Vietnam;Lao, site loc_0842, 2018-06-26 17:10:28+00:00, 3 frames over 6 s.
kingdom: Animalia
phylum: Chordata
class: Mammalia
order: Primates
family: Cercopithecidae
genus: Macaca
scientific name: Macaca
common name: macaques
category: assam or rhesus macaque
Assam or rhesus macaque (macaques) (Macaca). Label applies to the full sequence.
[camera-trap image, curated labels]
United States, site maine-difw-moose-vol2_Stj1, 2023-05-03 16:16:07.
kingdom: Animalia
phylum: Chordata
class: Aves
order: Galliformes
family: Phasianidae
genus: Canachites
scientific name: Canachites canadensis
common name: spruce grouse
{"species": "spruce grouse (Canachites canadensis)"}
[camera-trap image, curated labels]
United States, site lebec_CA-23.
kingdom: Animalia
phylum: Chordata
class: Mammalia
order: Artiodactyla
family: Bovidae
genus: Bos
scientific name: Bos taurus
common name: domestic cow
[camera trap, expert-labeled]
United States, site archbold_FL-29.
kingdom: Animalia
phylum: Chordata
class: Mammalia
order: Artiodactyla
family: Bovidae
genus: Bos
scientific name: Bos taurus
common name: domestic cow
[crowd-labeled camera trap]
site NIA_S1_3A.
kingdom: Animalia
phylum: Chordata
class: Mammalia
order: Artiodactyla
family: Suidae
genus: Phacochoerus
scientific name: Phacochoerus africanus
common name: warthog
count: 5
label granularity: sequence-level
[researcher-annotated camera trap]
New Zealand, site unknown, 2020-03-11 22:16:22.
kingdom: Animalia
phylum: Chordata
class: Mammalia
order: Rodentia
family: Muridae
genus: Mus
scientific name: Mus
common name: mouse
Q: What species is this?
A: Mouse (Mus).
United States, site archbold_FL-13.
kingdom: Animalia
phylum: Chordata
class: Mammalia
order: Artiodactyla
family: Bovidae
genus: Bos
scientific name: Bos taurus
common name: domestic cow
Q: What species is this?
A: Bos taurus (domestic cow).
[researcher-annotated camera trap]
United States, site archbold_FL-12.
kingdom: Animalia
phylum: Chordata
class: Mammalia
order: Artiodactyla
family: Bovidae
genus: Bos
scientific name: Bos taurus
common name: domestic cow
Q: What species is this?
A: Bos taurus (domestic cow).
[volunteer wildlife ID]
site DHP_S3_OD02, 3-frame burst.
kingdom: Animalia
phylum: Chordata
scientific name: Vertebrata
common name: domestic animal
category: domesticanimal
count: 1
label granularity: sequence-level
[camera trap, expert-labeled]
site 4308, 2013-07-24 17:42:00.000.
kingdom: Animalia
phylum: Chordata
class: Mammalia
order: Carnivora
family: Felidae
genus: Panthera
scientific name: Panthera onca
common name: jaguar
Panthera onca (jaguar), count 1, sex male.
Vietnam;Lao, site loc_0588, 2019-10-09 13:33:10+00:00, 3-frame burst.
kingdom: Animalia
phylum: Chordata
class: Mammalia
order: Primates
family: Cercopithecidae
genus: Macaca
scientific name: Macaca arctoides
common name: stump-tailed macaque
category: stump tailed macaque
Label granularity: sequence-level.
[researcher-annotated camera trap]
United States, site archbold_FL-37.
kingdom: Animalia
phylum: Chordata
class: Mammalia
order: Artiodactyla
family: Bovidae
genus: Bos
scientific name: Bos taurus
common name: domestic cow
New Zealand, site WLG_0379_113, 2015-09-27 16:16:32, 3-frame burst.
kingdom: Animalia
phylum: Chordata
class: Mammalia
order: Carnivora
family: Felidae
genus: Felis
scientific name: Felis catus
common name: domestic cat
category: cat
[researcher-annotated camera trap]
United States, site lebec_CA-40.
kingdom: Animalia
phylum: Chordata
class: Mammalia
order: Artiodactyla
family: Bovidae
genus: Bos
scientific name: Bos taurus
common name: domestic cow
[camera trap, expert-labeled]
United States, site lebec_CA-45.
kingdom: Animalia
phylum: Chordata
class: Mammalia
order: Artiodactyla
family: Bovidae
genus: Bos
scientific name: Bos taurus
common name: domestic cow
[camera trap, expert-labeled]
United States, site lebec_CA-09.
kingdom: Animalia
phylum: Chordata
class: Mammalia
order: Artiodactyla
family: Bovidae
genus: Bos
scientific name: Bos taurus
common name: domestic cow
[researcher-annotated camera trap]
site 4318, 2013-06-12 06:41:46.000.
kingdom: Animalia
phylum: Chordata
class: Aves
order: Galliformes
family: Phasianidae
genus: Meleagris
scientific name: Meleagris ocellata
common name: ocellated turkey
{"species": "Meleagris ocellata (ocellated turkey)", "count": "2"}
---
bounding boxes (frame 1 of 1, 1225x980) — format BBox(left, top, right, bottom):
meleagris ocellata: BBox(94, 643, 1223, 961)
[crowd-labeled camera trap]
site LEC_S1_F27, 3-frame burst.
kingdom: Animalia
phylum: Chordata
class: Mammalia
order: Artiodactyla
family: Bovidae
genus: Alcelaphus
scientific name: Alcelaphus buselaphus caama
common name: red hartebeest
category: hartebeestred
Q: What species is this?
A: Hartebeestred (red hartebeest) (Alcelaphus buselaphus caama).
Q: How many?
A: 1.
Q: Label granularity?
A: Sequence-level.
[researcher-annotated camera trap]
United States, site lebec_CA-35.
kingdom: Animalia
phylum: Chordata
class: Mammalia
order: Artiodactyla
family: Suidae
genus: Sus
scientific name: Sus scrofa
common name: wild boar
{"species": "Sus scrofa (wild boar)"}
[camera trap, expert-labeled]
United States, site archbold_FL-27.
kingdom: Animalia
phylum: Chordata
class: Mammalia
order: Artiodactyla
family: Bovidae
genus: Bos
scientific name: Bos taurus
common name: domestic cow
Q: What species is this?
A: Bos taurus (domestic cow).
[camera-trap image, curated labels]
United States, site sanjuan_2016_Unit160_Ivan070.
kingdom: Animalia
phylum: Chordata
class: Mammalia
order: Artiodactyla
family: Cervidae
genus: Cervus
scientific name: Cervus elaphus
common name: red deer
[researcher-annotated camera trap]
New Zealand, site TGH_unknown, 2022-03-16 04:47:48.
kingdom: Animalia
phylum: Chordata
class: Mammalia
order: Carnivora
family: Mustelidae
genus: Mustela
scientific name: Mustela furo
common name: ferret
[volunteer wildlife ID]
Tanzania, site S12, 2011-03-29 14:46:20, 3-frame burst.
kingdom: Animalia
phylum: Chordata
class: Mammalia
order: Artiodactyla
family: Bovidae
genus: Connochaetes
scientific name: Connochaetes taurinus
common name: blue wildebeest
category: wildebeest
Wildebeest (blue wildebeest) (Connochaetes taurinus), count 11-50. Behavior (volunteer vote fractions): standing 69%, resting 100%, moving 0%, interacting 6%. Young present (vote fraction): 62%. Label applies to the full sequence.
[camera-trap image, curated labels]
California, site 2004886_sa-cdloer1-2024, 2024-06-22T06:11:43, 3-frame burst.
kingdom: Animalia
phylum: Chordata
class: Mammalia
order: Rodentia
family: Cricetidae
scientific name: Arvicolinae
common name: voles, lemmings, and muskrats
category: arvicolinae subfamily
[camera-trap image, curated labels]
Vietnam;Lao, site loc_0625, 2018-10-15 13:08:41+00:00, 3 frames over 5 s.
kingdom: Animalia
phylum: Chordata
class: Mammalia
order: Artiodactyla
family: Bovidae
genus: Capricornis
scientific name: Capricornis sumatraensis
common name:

Required action: Output a faithful copy of every entry, keeping each line as written.

Exercise solution:
Vietnam;Lao, site loc_0842, 2018-06-26 17:10:28+00:00, 3 frames over 6 s.
kingdom: Animalia
phylum: Chordata
class: Mammalia
order: Primates
family: Cercopithecidae
genus: Macaca
scientific name: Macaca
common name: macaques
category: assam or rhesus macaque
Assam or rhesus macaque (macaques) (Macaca). Label applies to the full sequence.
[camera-trap image, curated labels]
United States, site maine-difw-moose-vol2_Stj1, 2023-05-03 16:16:07.
kingdom: Animalia
phylum: Chordata
class: Aves
order: Galliformes
family: Phasianidae
genus: Canachites
scientific name: Canachites canadensis
common name: spruce grouse
{"species": "spruce grouse (Canachites canadensis)"}
[camera-trap image, curated labels]
United States, site lebec_CA-23.
kingdom: Animalia
phylum: Chordata
class: Mammalia
order: Artiodactyla
family: Bovidae
genus: Bos
scientific name: Bos taurus
common name: domestic cow
[camera trap, expert-labeled]
United States, site archbold_FL-29.
kingdom: Animalia
phylum: Chordata
class: Mammalia
order: Artiodactyla
family: Bovidae
genus: Bos
scientific name: Bos taurus
common name: domestic cow
[crowd-labeled camera trap]
site NIA_S1_3A.
kingdom: Animalia
phylum: Chordata
class: Mammalia
order: Artiodactyla
family: Suidae
genus: Phacochoerus
scientific name: Phacochoerus africanus
common name: warthog
count: 5
label granularity: sequence-level
[researcher-annotated camera trap]
New Zealand, site unknown, 2020-03-11 22:16:22.
kingdom: Animalia
phylum: Chordata
class: Mammalia
order: Rodentia
family: Muridae
genus: Mus
scientific name: Mus
common name: mouse
Q: What species is this?
A: Mouse (Mus).
United States, site archbold_FL-13.
kingdom: Animalia
phylum: Chordata
class: Mammalia
order: Artiodactyla
family: Bovidae
genus: Bos
scientific name: Bos taurus
common name: domestic cow
Q: What species is this?
A: Bos taurus (domestic cow).
[researcher-annotated camera trap]
United States, site archbold_FL-12.
kingdom: Animalia
phylum: Chordata
class: Mammalia
order: Artiodactyla
family: Bovidae
genus: Bos
scientific name: Bos taurus
common name: domestic cow
Q: What species is this?
A: Bos taurus (domestic cow).
[volunteer wildlife ID]
site DHP_S3_OD02, 3-frame burst.
kingdom: Animalia
phylum: Chordata
scientific name: Vertebrata
common name: domestic animal
category: domesticanimal
count: 1
label granularity: sequence-level
[camera trap, expert-labeled]
site 4308, 2013-07-24 17:42:00.000.
kingdom: Animalia
phylum: Chordata
class: Mammalia
order: Carnivora
family: Felidae
genus: Panthera
scientific name: Panthera onca
common name: jaguar
Panthera onca (jaguar), count 1, sex male.
Vietnam;Lao, site loc_0588, 2019-10-09 13:33:10+00:00, 3-frame burst.
kingdom: Animalia
phylum: Chordata
class: Mammalia
order: Primates
family: Cercopithecidae
genus: Macaca
scientific name: Macaca arctoides
common name: stump-tailed macaque
category: stump tailed macaque
Label granularity: sequence-level.
[researcher-annotated camera trap]
United States, site archbold_FL-37.
kingdom: Animalia
phylum: Chordata
class: Mammalia
order: Artiodactyla
family: Bovidae
genus: Bos
scientific name: Bos taurus
common name: domestic cow
New Zealand, site WLG_0379_113, 2015-09-27 16:16:32, 3-frame burst.
kingdom: Animalia
phylum: Chordata
class: Mammalia
order: Carnivora
family: Felidae
genus: Felis
scientific name: Felis catus
common name: domestic cat
category: cat
[researcher-annotated camera trap]
United States, site lebec_CA-40.
kingdom: Animalia
phylum: Chordata
class: Mammalia
order: Artiodactyla
family: Bovidae
genus: Bos
scientific name: Bos taurus
common name: domestic cow
[camera trap, expert-labeled]
United States, site lebec_CA-45.
kingdom: Animalia
phylum: Chordata
class: Mammalia
order: Artiodactyla
family: Bovidae
genus: Bos
scientific name: Bos taurus
common name: domestic cow
[camera trap, expert-labeled]
United States, site lebec_CA-09.
kingdom: Animalia
phylum: Chordata
class: Mammalia
order: Artiodactyla
family: Bovidae
genus: Bos
scientific name: Bos taurus
common name: domestic cow
[researcher-annotated camera trap]
site 4318, 2013-06-12 06:41:46.000.
kingdom: Animalia
phylum: Chordata
class: Aves
order: Galliformes
family: Phasianidae
genus: Meleagris
scientific name: Meleagris ocellata
common name: ocellated turkey
{"species": "Meleagris ocellata (ocellated turkey)", "count": "2"}
---
bounding boxes (frame 1 of 1, 1225x980) — format BBox(left, top, right, bottom):
meleagris ocellata: BBox(94, 643, 1223, 961)
[crowd-labeled camera trap]
site LEC_S1_F27, 3-frame burst.
kingdom: Animalia
phylum: Chordata
class: Mammalia
order: Artiodactyla
family: Bovidae
genus: Alcelaphus
scientific name: Alcelaphus buselaphus caama
common name: red hartebeest
category: hartebeestred
Q: What species is this?
A: Hartebeestred (red hartebeest) (Alcelaphus buselaphus caama).
Q: How many?
A: 1.
Q: Label granularity?
A: Sequence-level.
[researcher-annotated camera trap]
United States, site lebec_CA-35.
kingdom: Animalia
phylum: Chordata
class: Mammalia
order: Artiodactyla
family: Suidae
genus: Sus
scientific name: Sus scrofa
common name: wild boar
{"species": "Sus scrofa (wild boar)"}
[camera trap, expert-labeled]
United States, site archbold_FL-27.
kingdom: Animalia
phylum: Chordata
class: Mammalia
order: Artiodactyla
family: Bovidae
genus: Bos
scientific name: Bos taurus
common name: domestic cow
Q: What species is this?
A: Bos taurus (domestic cow).
[camera-trap image, curated labels]
United States, site sanjuan_2016_Unit160_Ivan070.
kingdom: Animalia
phylum: Chordata
class: Mammalia
order: Artiodactyla
family: Cervidae
genus: Cervus
scientific name: Cervus elaphus
common name: red deer
[researcher-annotated camera trap]
New Zealand, site TGH_unknown, 2022-03-16 04:47:48.
kingdom: Animalia
phylum: Chordata
class: Mammalia
order: Carnivora
family: Mustelidae
genus: Mustela
scientific name: Mustela furo
common name: ferret
[volunteer wildlife ID]
Tanzania, site S12, 2011-03-29 14:46:20, 3-frame burst.
kingdom: Animalia
phylum: Chordata
class: Mammalia
order: Artiodactyla
family: Bovidae
genus: Connochaetes
scientific name: Connochaetes taurinus
common name: blue wildebeest
category: wildebeest
Wildebeest (blue wildebeest) (Connochaetes taurinus), count 11-50. Behavior (volunteer vote fractions): standing 69%, resting 100%, moving 0%, interacting 6%. Young present (vote fraction): 62%. Label applies to the full sequence.
[camera-trap image, curated labels]
California, site 2004886_sa-cdloer1-2024, 2024-06-22T06:11:43, 3-frame burst.
kingdom: Animalia
phylum: Chordata
class: Mammalia
order: Rodentia
family: Cricetidae
scientific name: Arvicolinae
common name: voles, lemmings, and muskrats
category: arvicolinae subfamily
[camera-trap image, curated labels]
Vietnam;Lao, site loc_0625, 2018-10-15 13:08:41+00:00, 3 frames over 5 s.
kingdom: Animalia
phylum: Chordata
class: Mammalia
order: Artiodactyla
family: Bovidae
genus: Capricornis
scientific name: Capricornis sumatraensis
common name:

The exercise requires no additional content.